Database Aggregator Guide

Use database_aggregator when you need read-only SQL inside a transformer entry.

Minimal Config Block

Place this block under widgets_data: in an existing transform group.

site_stats:
  plugin: database_aggregator
  params:
    queries:
      species_count: "SELECT COUNT(*) FROM taxon_ref WHERE rank_name = 'species'"
      occurrence_count: "SELECT COUNT(*) FROM occurrences"

Niamoto validates the block as a normal transformer config:

  • plugin

  • params.queries

  • params.templates

  • params.computed_fields

  • params.validation

Query Forms

String query

queries:
  total_species: "SELECT COUNT(*) FROM taxon_ref WHERE rank_name = 'species'"

Full query object

queries:
  species_by_province:
    sql: |
      SELECT
        s.label AS province,
        COUNT(DISTINCT t.id) AS species_count
      FROM shape_ref s
      LEFT JOIN occurrences o ON ST_Contains(ST_GeomFromText(s.location), o.geo_pt)
      LEFT JOIN taxon_ref t ON o.taxon_ref_id = t.id
      WHERE s.type = 'province' AND t.rank_name = 'species'
      GROUP BY s.label
      ORDER BY species_count DESC
    format: table
    description: Species count by province
    timeout: 60

Templates

Use templates when several queries share one SQL pattern.

templates:
  count_by_field:
    sql: "SELECT {field}, COUNT(*) AS count FROM {table} GROUP BY {field} ORDER BY count DESC LIMIT {limit}"
    params: [field, table, limit]

queries:
  species_by_family:
    template: count_by_field
    template_params:
      field: family
      table: taxon_ref
      limit: "10"
    format: table

The plugin validates that every template parameter declared in params is present in template_params.

Computed Fields

Computed fields run after SQL queries complete.

computed_fields:
  endemic_percentage:
    expression: "round((endemic_species * 100.0) / total_species, 1) if total_species else 0"
    dependencies: [endemic_species, total_species]

Available helpers include:

  • abs

  • round

  • min

  • max

  • sum

  • len

  • int

  • float

  • pow

  • sqrt

  • ceil

  • floor

Validation Options

validation:
  check_referential_integrity: true
  max_execution_time: 30
  required_tables: [taxon_ref, occurrences, plot_ref]

Output Examples

Scalar result

42

Table result

[
  {"province": "North", "species_count": 120},
  {"province": "South", "species_count": 98}
]

Single-row result

{"with_coords": 44500, "total": 45678, "percentage": 97.4}

Consuming The Result In A Widget

Reference the transformer output through data_source in export.yml.

- plugin: info_grid
  title: Site overview
  data_source: site_stats
  params:
    items:
      - label: Total species
        source: species_count
      - label: Total occurrences
        source: occurrence_count

This example is a widget snippet, not a full export target.

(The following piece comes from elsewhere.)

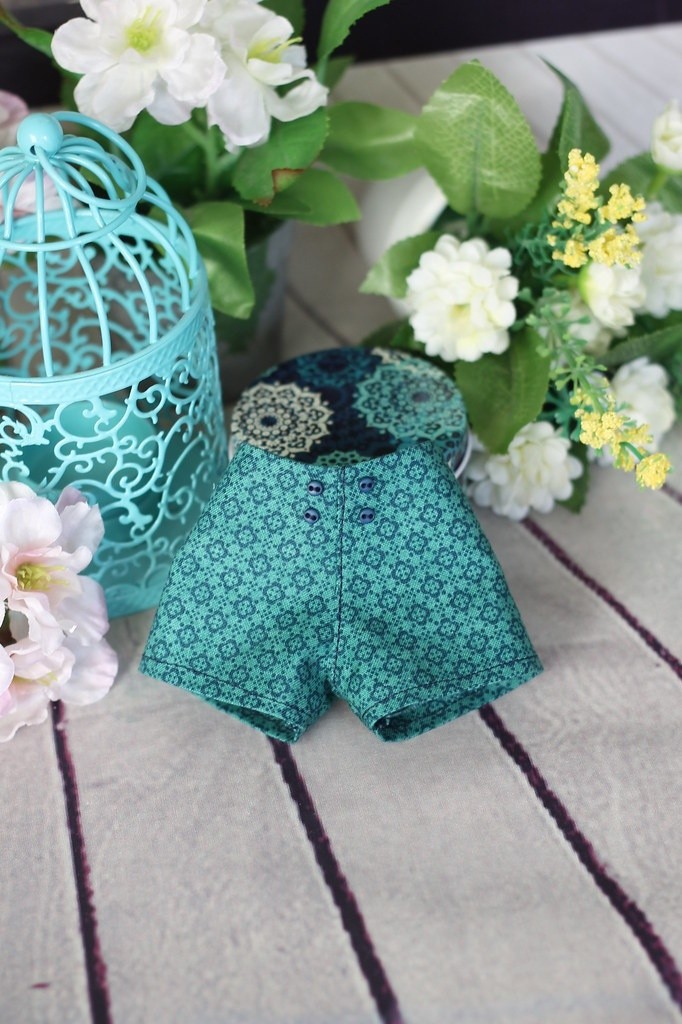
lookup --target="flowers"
[354,55,682,520]
[0,0,431,325]
[0,480,117,749]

Put it inside exports[*].groups[*].widgets.

Practical Constraint

database_aggregator runs inside the transform pipeline. The current runtime does not provide a special site-wide global group and does not pass group_id into the SQL layer. If you bind this transformer to a normal group, Niamoto may execute the same query once per group item.

Use it when that tradeoff is acceptable. If you need one shared dashboard dataset, treat that as a workflow decision and verify the surrounding transform/export pipeline, not just the plugin config.